I think Clement has a legitimate concern that the "categorical" approach could be construed as including machine guns which are now standard-issue militia arms.

I don't think that the Hutchinson amicus brief argues for any categorical approach, and its criticism of the district's complete ban [which it describes as "categorical"] doesn't of necessity preclude banning a category of weapon, although Clement's willingness to go to such lengths in order to put a brake on the Court will likely get their attention as they write their opinions. The Hutchinson brief lines up with some of the "history-based" pro-respondent briefs, in noting that Congress traditionally has "regarded ordinary, commonly-possessed rifles,handguns, and shotguns to be constitutionally protected arms." This actually can be squared up with Clement's position; my understanding of the criticism of the Hutchinson-briefers was Clement's walk away from strict scrutiny, which they found unsupportable and [presumably] an affront to the "precious liberty interest" so beloved by so many voters.

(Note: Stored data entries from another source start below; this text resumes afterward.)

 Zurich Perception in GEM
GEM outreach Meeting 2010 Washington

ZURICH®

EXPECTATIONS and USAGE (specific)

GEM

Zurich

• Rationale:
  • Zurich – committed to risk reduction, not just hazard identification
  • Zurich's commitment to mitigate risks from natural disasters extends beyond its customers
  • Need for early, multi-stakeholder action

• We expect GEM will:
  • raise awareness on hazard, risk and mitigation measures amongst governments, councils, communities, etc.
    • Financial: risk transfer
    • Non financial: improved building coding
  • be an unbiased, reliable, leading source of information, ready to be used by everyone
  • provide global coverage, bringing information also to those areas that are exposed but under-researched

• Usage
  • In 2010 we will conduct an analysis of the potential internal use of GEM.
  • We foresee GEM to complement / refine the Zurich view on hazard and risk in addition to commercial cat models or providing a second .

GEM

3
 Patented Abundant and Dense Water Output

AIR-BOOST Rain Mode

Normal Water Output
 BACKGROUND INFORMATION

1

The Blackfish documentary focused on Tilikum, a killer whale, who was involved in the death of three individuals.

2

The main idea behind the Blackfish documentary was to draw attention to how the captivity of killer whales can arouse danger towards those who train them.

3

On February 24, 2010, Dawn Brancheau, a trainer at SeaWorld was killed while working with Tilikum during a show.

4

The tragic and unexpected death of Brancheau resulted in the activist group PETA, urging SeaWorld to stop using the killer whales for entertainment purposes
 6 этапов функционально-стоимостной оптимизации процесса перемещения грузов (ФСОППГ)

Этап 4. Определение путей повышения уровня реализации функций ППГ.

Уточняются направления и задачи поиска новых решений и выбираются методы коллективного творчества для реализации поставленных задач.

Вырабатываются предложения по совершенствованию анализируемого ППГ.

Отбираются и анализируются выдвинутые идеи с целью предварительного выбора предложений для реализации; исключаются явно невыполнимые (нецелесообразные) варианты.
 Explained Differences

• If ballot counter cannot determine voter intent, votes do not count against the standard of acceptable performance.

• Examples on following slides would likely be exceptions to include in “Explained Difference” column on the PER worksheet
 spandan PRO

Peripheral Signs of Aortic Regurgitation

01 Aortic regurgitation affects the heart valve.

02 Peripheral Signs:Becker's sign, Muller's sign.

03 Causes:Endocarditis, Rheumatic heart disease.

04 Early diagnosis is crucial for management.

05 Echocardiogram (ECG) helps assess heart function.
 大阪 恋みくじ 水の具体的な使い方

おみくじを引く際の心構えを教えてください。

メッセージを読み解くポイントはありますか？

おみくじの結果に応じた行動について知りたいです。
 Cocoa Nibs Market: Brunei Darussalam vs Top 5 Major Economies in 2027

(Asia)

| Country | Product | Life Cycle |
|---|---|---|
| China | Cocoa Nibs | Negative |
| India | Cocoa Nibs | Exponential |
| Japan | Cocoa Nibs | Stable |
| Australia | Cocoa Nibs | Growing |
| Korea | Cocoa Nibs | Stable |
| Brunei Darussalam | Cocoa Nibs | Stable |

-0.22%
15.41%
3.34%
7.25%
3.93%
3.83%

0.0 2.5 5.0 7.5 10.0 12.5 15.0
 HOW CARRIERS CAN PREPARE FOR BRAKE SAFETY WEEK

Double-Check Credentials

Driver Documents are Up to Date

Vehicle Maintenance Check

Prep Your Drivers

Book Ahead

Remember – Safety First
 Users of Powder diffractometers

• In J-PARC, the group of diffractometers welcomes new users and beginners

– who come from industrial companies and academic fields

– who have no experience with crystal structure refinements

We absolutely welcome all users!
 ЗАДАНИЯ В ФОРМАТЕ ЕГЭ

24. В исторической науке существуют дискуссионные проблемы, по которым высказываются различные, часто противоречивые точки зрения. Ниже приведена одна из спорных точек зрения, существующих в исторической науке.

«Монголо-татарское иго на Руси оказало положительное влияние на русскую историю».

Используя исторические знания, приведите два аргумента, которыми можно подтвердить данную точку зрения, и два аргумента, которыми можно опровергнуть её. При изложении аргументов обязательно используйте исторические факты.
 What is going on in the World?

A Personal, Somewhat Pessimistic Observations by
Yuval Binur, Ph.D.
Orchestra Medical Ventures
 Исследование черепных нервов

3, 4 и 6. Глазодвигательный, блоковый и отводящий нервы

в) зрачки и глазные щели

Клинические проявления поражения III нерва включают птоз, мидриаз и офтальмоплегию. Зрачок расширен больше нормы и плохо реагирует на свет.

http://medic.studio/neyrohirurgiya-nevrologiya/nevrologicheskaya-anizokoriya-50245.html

I heard lots about the the Cheney dustup, but it was also swirling around in the vacuum chambers and blogworld, and there's been precious little MSM reporting of anything happening other than the filing of the amicus brief. . . .

Matthew Brady said...

Wait -- I just re-read your post more carefully. You are asserting that someone arguing that the categorical prohibition on handguns is right-wing nuttery?

I don't get this. I get that you could come to a different conclusion, and think that it is not facially unreasonable. But have we reached a time and place where the other side of an issue -- even one that you passionately feel is wrong -- is right-wing nuttery?


"No background check" and "a pistol in every crib" -- seem pretty easy for me to see as "nuttery." But DC has a self-described -- nay, self-celebrated -- rule that is the most extreme in the nation. I think its more difficult to defend a nuttery description applied to opponents

who are arguing that the most extreme position is unreasonabl

than it is to defend critics of moderate positions.

Matthew Brady said...

goddamit -- typos abound

just edit the last couple a paragraphs to say that it seems easier to me to accuse someone of being a nut if he's busy criticizing commonly-held, mainstream views, and that someone may be less nutty if they're saying that the most extreme position is unreasonable.

Extreme isn't always unreasonable, mind you, but I suspect that it's more likely to be.